Many cultivars have been grown since the late eighteenth century. Cultivars with very double flowers and no anthers are called Rosebud Pelargoniums since the flowers never open completely and therefore resemble a rose. Leaves of circular shape (7 cm in diameter) and have a winged venation and a leaf margin. The blade is covered by a dark annular area, more or less visible depending on the variety. The zoned geraniums are very floriferous plants, not quite demanding when it comes to water. Flowering occurs without interruption from spring until the last days of autumn.
Availability includes the usual nursery "seed-grown" and the "cutting grown" types, which can easily be propagated at home by cuttings and planting side branches. Bracts on cuttings are to be removed, because they often rot. Rooting continues in good conditions for up to 3 weeks. Recently, there are varieties that can be propagated from seeds. Sown in a sandy substrate, it easily germinates at a temperature of 16–18° C. Zonal geraniums grow in U.S. Department of Agriculture hardiness zones 9 through 12. Zonal geraniums are basically tropical perennials and they overwinter in zones as cool as zone 7.

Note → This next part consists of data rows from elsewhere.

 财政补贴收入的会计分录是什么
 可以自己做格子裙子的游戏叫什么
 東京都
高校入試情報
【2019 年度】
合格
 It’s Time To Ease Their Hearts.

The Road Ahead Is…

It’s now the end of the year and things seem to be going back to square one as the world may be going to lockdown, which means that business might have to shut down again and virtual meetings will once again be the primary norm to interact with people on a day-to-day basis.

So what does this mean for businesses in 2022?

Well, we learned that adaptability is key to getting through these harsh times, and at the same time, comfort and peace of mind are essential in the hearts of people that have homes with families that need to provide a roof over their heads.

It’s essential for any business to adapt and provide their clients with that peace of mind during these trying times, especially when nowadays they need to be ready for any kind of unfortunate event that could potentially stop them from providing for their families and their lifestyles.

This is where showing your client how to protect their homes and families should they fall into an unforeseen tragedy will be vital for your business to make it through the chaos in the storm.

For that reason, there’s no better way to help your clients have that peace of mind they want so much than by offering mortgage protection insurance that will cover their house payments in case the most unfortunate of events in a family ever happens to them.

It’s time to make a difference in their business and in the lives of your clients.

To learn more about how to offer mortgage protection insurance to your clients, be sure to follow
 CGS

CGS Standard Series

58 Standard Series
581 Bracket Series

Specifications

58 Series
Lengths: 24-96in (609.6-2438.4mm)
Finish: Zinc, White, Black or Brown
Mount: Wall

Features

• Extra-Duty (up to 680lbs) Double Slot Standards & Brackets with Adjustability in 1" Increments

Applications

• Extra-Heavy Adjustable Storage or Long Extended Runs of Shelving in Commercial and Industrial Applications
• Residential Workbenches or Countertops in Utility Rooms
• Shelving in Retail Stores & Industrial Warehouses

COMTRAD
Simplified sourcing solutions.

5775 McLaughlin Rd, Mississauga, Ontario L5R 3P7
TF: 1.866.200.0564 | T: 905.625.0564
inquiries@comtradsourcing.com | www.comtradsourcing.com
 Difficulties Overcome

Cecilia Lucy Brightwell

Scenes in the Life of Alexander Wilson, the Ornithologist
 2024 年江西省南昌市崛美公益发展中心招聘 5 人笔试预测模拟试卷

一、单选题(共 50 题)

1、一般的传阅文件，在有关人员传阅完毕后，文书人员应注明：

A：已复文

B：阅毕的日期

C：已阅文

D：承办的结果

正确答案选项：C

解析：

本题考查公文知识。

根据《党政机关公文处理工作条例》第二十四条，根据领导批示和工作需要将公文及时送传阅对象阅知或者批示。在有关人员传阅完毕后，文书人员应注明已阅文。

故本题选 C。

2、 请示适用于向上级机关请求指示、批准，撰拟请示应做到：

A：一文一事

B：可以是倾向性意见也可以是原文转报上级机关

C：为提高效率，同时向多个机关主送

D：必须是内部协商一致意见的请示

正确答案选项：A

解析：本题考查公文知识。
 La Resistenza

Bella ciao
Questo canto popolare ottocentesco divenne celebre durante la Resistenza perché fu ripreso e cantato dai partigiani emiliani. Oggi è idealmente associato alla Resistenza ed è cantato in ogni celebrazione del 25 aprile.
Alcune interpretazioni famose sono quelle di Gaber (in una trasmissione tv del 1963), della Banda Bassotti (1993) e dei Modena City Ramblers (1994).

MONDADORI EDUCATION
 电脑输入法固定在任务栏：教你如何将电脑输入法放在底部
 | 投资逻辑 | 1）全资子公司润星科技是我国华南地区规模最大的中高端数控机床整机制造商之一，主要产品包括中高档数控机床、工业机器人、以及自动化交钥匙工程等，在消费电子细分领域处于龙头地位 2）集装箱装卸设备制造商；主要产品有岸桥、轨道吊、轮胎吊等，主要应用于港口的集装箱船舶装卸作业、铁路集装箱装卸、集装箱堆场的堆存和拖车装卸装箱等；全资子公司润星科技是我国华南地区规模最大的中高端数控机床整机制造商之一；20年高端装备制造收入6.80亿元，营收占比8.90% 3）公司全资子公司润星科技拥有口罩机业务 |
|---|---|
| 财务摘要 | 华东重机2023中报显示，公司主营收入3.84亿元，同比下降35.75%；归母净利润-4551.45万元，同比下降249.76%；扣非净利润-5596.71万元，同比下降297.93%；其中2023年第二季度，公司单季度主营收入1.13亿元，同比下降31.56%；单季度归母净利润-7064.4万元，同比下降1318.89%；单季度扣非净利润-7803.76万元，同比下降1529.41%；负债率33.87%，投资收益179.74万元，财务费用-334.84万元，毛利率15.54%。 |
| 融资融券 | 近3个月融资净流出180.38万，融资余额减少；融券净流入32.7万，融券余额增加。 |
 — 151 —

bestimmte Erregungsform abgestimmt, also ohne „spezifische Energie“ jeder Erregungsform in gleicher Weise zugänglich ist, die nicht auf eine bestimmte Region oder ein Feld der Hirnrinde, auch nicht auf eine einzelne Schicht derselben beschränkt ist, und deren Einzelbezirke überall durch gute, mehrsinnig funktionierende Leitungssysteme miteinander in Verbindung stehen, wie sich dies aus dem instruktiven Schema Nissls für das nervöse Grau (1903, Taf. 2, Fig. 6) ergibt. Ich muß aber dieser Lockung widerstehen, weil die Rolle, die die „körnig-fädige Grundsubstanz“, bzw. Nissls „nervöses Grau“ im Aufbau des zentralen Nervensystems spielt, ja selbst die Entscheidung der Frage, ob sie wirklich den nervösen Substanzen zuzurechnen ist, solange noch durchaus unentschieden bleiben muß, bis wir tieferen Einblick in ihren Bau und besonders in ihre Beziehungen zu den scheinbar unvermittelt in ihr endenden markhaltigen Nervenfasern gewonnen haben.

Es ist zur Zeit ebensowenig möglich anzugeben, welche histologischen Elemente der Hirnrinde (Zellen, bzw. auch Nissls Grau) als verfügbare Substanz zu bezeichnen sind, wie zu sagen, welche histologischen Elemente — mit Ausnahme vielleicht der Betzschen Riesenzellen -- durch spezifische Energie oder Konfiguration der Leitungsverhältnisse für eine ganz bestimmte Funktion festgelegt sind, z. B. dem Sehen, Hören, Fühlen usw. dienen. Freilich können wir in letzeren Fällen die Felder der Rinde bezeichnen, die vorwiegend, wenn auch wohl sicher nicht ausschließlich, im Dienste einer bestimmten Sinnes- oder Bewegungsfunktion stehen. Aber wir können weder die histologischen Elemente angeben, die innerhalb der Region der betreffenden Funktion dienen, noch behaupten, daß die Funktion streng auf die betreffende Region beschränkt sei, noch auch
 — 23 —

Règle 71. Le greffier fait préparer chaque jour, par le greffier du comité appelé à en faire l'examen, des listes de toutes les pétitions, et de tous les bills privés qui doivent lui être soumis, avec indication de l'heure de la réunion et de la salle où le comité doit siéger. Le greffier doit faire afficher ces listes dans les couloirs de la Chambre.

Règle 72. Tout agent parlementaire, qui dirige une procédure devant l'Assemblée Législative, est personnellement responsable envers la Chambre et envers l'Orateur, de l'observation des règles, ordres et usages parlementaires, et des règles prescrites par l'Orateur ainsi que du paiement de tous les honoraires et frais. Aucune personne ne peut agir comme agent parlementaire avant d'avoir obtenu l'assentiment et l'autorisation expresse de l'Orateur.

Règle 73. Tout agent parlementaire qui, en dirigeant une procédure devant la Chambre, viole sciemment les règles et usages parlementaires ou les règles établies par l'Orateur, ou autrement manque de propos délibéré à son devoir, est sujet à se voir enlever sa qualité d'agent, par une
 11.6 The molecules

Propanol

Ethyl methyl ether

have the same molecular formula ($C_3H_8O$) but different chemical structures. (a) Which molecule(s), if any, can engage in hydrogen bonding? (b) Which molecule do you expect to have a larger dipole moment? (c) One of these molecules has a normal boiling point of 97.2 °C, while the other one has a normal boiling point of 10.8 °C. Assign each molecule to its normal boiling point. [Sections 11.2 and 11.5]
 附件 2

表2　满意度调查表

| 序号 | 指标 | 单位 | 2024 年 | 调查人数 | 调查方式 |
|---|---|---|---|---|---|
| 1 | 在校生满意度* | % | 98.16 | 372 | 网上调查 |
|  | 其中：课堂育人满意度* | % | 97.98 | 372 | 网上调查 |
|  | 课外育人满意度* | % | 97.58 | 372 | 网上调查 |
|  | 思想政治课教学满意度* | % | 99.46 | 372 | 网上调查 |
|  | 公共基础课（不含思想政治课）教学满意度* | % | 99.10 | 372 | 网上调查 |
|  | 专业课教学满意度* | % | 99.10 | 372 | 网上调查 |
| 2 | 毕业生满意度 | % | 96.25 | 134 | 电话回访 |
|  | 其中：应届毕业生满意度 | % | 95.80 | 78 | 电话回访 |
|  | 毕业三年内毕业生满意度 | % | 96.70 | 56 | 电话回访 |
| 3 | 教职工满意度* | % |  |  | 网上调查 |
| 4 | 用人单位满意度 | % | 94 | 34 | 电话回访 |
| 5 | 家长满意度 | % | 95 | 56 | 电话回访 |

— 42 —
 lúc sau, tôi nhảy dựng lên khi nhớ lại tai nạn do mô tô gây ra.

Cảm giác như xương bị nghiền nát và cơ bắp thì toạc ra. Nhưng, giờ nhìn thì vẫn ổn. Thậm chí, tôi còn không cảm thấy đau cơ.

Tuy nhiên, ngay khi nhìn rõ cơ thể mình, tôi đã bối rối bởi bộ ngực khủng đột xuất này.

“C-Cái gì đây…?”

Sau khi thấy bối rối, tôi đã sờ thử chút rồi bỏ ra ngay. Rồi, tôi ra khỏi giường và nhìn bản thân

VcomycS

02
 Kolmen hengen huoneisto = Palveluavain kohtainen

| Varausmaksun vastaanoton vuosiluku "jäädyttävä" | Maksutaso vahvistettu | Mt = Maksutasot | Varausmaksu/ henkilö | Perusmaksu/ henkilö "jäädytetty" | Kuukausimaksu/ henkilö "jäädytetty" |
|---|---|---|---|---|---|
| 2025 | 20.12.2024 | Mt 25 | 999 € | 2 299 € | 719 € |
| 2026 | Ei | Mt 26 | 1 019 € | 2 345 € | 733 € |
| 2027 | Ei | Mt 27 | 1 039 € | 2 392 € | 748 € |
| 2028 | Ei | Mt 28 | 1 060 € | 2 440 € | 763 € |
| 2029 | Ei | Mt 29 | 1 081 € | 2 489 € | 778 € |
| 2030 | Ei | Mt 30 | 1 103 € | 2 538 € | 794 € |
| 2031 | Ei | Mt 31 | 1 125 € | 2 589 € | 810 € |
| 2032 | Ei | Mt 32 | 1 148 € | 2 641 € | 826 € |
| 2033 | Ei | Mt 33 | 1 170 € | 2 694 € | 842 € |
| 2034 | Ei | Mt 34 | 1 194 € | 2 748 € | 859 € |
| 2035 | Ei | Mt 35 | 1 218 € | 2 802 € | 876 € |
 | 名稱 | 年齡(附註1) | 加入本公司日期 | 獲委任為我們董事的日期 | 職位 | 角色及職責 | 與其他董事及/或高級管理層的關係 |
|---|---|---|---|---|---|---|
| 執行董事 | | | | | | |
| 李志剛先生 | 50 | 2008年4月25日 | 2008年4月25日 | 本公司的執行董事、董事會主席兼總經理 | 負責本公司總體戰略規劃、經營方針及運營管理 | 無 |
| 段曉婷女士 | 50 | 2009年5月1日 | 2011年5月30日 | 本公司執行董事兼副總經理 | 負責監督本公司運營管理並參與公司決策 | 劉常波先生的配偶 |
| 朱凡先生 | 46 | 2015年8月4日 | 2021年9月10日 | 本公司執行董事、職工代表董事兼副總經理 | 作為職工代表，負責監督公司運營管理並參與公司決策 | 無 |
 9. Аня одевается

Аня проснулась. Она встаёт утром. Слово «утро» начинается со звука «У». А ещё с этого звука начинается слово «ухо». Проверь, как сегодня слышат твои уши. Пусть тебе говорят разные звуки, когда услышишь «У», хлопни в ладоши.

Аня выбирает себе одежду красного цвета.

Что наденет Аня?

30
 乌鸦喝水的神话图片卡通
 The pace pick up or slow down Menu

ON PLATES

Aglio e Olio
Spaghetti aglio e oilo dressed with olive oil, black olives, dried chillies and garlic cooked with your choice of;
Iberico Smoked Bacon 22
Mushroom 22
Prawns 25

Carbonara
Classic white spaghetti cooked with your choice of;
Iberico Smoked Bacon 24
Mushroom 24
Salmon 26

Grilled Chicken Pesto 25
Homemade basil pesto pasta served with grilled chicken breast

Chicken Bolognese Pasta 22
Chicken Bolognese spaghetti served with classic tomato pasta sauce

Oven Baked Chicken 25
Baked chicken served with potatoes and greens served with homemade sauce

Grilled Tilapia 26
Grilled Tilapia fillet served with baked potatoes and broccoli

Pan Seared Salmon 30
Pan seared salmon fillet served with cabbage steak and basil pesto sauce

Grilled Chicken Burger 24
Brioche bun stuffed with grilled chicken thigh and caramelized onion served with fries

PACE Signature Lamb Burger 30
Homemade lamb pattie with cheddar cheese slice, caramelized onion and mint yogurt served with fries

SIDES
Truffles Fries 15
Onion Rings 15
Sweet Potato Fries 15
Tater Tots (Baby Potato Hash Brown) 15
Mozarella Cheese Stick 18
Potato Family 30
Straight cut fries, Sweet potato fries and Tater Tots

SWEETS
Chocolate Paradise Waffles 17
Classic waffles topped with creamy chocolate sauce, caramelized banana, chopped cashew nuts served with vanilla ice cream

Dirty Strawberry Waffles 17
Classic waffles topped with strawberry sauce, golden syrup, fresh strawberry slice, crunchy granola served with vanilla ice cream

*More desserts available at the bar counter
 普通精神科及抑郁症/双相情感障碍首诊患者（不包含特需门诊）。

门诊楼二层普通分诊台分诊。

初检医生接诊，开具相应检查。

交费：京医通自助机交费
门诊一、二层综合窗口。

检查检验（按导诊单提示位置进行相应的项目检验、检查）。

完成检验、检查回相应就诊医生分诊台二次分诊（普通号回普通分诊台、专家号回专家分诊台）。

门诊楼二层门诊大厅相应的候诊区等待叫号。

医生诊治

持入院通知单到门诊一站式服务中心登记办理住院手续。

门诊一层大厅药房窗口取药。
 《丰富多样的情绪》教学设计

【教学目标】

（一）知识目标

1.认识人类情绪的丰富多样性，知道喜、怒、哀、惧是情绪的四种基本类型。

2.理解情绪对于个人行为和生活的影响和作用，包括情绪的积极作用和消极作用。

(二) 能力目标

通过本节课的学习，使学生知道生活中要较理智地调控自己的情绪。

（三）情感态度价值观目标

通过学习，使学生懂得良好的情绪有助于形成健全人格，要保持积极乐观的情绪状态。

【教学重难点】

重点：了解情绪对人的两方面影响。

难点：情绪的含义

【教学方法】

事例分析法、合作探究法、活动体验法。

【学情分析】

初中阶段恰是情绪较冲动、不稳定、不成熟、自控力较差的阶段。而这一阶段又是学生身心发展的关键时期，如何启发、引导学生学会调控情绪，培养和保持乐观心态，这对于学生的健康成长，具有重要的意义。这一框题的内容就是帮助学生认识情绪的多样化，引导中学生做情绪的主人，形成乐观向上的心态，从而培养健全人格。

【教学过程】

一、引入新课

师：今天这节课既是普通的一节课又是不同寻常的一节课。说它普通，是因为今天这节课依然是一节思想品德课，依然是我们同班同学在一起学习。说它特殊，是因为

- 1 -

The whole plant with the exception of flowers gives off a characteristic smell. It blooms for a very long time (throughout the summer) and abundantly, however, most cultivated varieties do not produce seeds. During the year, it grows about 25–30 cm. It is a long-lived plant, however, older specimens become unkempt, because they are fattening with the bottom of the leaves and bloom less well.
It is grown as an ornamental plant, mainly as a potted plant in apartments and in various types of containers on balconies, window sills and, verandas. The advantages of this plant are the long-blooming flowers and decorative leaves. Recently, in the composition with other plant species, it is sometimes also grown as a bed plant. The plant needs strong light and some direct sunlight. It prefers a dry atmosphere and a lot of space. It should not be sprayed, as it causes root rot. The peat soil or loam soil is the best substrate. Tilled in the apartment in the summer tolerates well room temperature, in winter it is better to take it to a colder room with a temperature not exceeding 16° C. In summer, the plant indoors must be watered 2–3 times a week, whilst the geraniums growing in the field in full sun must be watered every day, morning or evening.